Pourquoi faites-vous des films ?

Je fais des films pour plein de raisons. Cela me permet de rencontrer les autres que je ne rencontrerais pas s’il n’y avait pas cet objet commun. Je fais des films parce que c’est une façon de faire de la politique, d’agir en tant que citoyenne. Je fais des films parce que ça me permet d’être moi. Je fais des films parce que j’ai l’impression de pouvoir changer le monde à chaque film, même si je m’aperçois ensuite que ce n’est pas vrai.

Est-ce que vous continuez à suivre certains personnages de vos films ?

Il y a des gens avec qui je suis toujours en contact. Ceux d’Après l’ombre, je les revois un peu tous, dont un avec qui je me suis particulièrement liée à la fin du tournage. J’ai toujours des contacts avec l’un des protagonistes de mon premier film sur les SDF. J’étais aussi très liée avec Chantal, un des personnages d’À côté, qui est morte il y a deux ans. Il y a d’autres gens qu’on ne revoit pas en raison de l’éloignement ou parce que la relation ne dure que le temps du film, un de mes amis, Christophe Otzenberger, disait  que les tournages, c’est comme les amours de vacances, quelque chose d’affectif et d’intense. Il y a toujours un lien très fort qui se crée avec les personnes que l’on filme, d’autant plus quand ce sont des invisibles. Si je n’écoute pas ces gens qui ont très peu la parole avec intérêt, respect, amour, alors ça ne sert à rien.

Qu’attendez-vous des spectateurs ?

Savoir que des gens voient mes films est assez gratifiant, parce qu’ils font un effort et parce que j’ai l’impression que ce que j’ai voulu dire est compris, que les gens partagent ou pas mon point de vue.
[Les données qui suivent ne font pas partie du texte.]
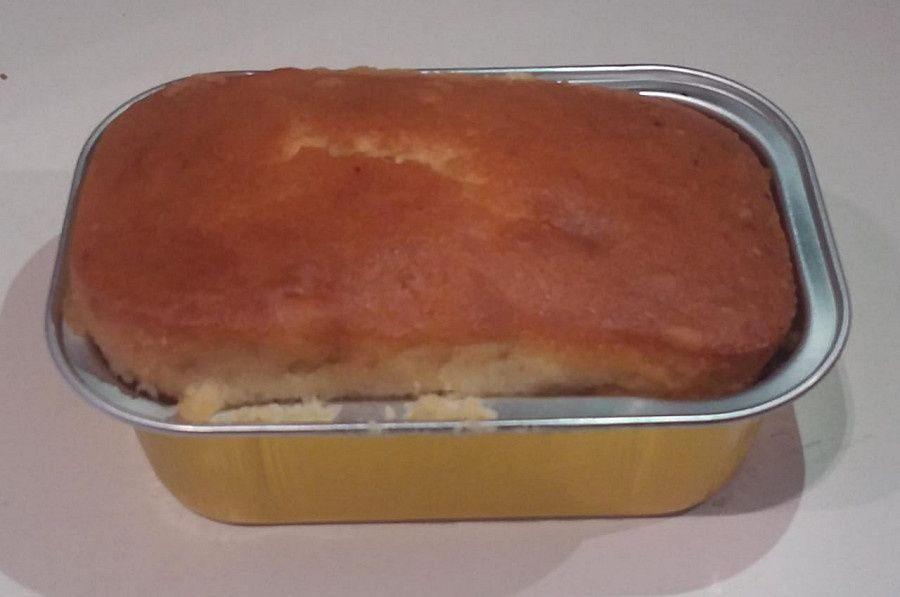 Mawa Tea-Time Cake 75Gm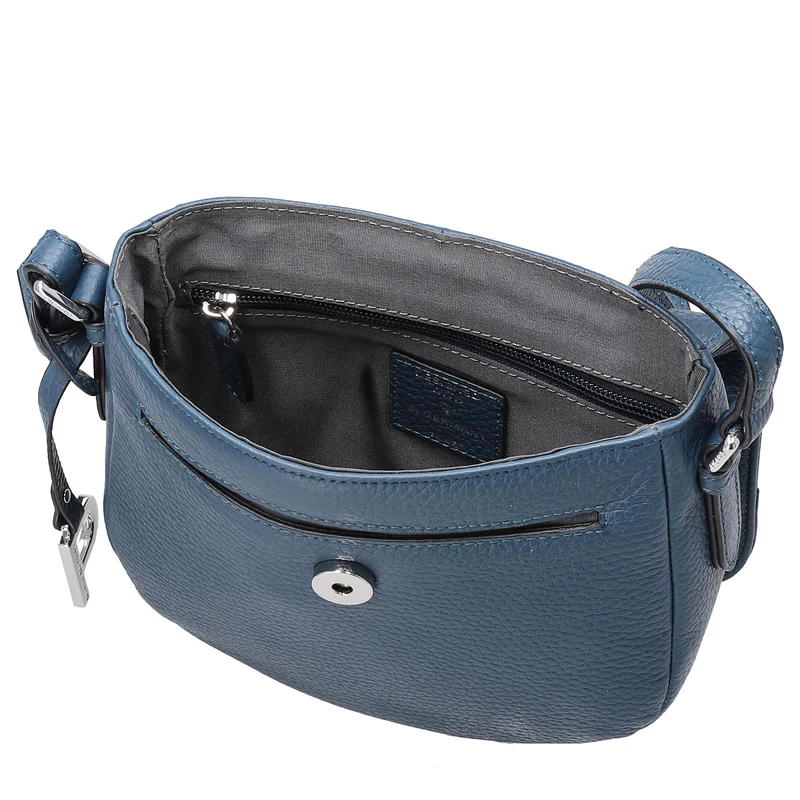 Picard Pure - Umhängetasche 19 cm (deep ocean)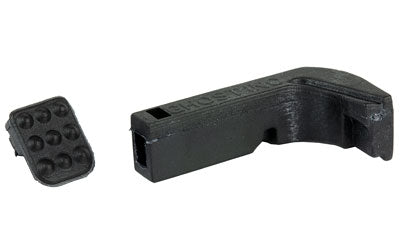 Ghost Inc. GHO-LOPRO Low Profile Magazine Release Snag-Free Drop-In for Glock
J’espère ouvrir une porte sur un univers qu’ils ne connaissent pas ou peu, et mettre en route une réflexion. J’espère toujours que, grâce aux films, les gens se mettent à penser un peu différemment ou éprouvent des émotions.

L’été dernier, vous avez tourné une web série intitulée Les Parisiens d’août, pouvez-vous nous parler de cette expérience ?

C’était très marrant à faire, les contraintes m’amusaient beaucoup. Je m’étais imposé de poster quelque chose tous les jours. J’ai commencé la ballade le 1er août au Parc de la Villette. Je tournais tous les jours pendant trois heures et le lendemain, je reprenais là où je m’étais arrêtée. Et j’ai avancé comme ça tout le mois d’août. Je faisais tout, toute seule : repérer, tourner et monter. Ce qui est agréable et impressionnant, c’est que dans la seconde qui suit la mise en ligne de la vidéo il y a des réactions et  des commentaires. Au début ce sont des gens que l’on connaît, mais assez vite, il y a un nouveau public, une belle interaction. Août 2017 a été le mois d’août le plus studieux de ma vie !

Quels sont vos projets ?

Je viens de terminer un film sur les personnes trans avec Didier Ruiz, le metteur en scène qui intervient dans Après l’ombre. Les films ne se ressemblent pas. Le contexte est très différent, cela se passe en Espagne. L’un vers l’autre est à la fois très pêchu et très désarçonnant aussi. On se rend compte à quel point on voit le monde de façon binaire à travers la question des hommes, des femmes, et quand tout cela se trouble un peu, nous en sommes transformés. Et je suis également sur l’écriture de projets.